Pendley is the author of the Department of the Interior (DOI) chapter of Project 2025’s Mandate for Leadership, which centers around cutting environmental protections, disseminating the “regulatory regime”, and opening protected federal lands for “economic use.” Throughout the chapter, Pendley proposes the next conservative administration:

– “Conduct offshore oil and natural gas lease sales to the maximum extent

– “Approve the 2020 Willow EIS, the largest pending oil and gas projection in the United States in the National Petroleum Reserve-Alaska, and expand approval from three to five drilling pads.”

– “Set rents, royalty rates, and bonding requirements [that fossil fuel companies pay to drill on federal lands] to no higher than what is required under the Inflation Reduction Act.”

Expedite oil and gas permitting.

– “Rescind The Endangered Species Act rules defining Critical Habitat and Critical Habitat Exclusions” from the Biden Administration.

Pendley’s proposals to limit the National Environmental Policy Act ​​(NEPA) were described by the current Interior Secretary Deb Haaland as “inconsistent with protecting public health and the environment.”

Further, Pendley (again) proposed relocating the BLM again as an “immediate action” to take if Trump were to take office. The first move scattered about 300 D.C.-based BLM roles across twelve states and resulted in only about 23% of the staff who needed to relocate accepting their reassignments, dramatically reducing the number of Black and Asian BLM employees in the process. A performance audit by the U.S. Government Accountability Office (GAO) concluded that “BLM [had] not substantially followed key practices for effective agency reforms relevant to relocating employees,” and gave four executive action recommendations to improve, none of which the BLM implemented.
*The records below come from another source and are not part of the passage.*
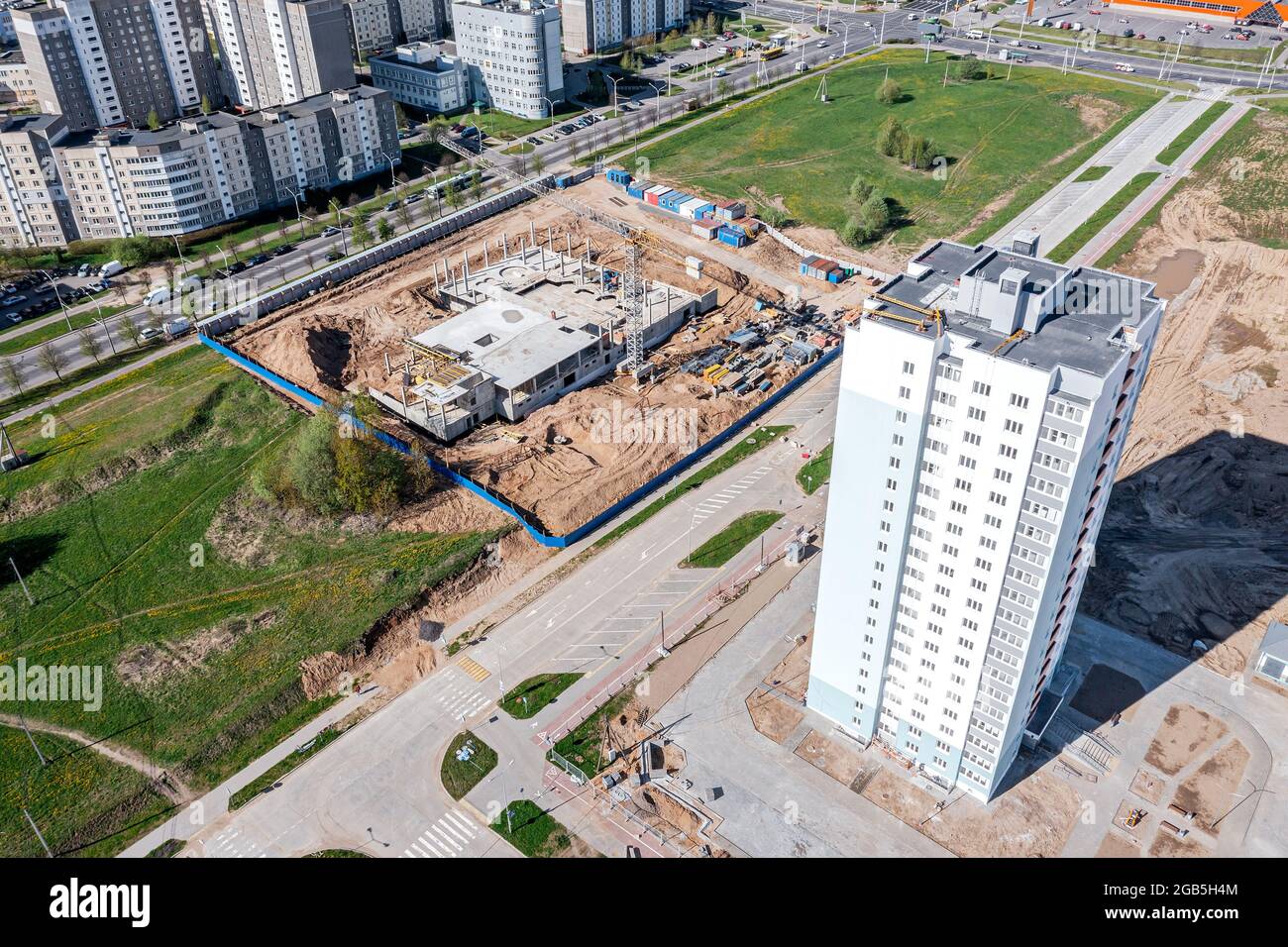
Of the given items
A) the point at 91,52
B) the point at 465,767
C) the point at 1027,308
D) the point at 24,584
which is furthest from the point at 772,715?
the point at 91,52

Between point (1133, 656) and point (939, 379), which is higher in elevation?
point (939, 379)

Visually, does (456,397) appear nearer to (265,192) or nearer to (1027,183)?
(265,192)

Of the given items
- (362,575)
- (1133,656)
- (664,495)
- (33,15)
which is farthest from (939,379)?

On top of dismissing the staffing issues presented by the relocation, Pendley defended the choice to move the BLM into a building that also housed a Chevron corporate office, a branch of the state’s lead energy lobbying firm the Colorado Oil and Gas Association, independent natural gas exploration company Laramie Energy, and additional oil companies. The Public and Environmental History Center at Colorado State University noted, “People whose businesses are based on extractive uses of public lands, including ranchers and energy interests, are among the major proponents of the BLM reorganization because they believe it will give them more access to and possibly more influence over the people who have power over their businesses.”

Pendley first worked in the Interior Department in the Reagan administration under then-Secretary James G. Watt, who went on to lead the Mountain States Legal Foundation (MSLF), a group launched to fight environmental regulations with the financial backing of beer magnate Joseph Coors, who also backed the Heritage Foundation. Pendley would become the longtime president of MSLF, leading the group as it represented oil, timber, and other extractive interests in efforts “attacking environmental protections and designations.” MSLF has also been criticized for consistently undermining Native American rights.

Pendley called the Trump administration’s controversial cuts to Grand Staircase-Escalante and Bear Ears national monuments “insufficient”, and offered Maine and Oregon as examples of states where more national monuments could be reduced. He recused himself from Trump’s legal battle to cut Grand Staircase-Escalante National Monument because he previously represented two Utah counties that backed the effort while president of MSLF. There were nearly five dozen entries on a recusal list Pendley shared of groups and individuals he could have had potential conflicts of interest with.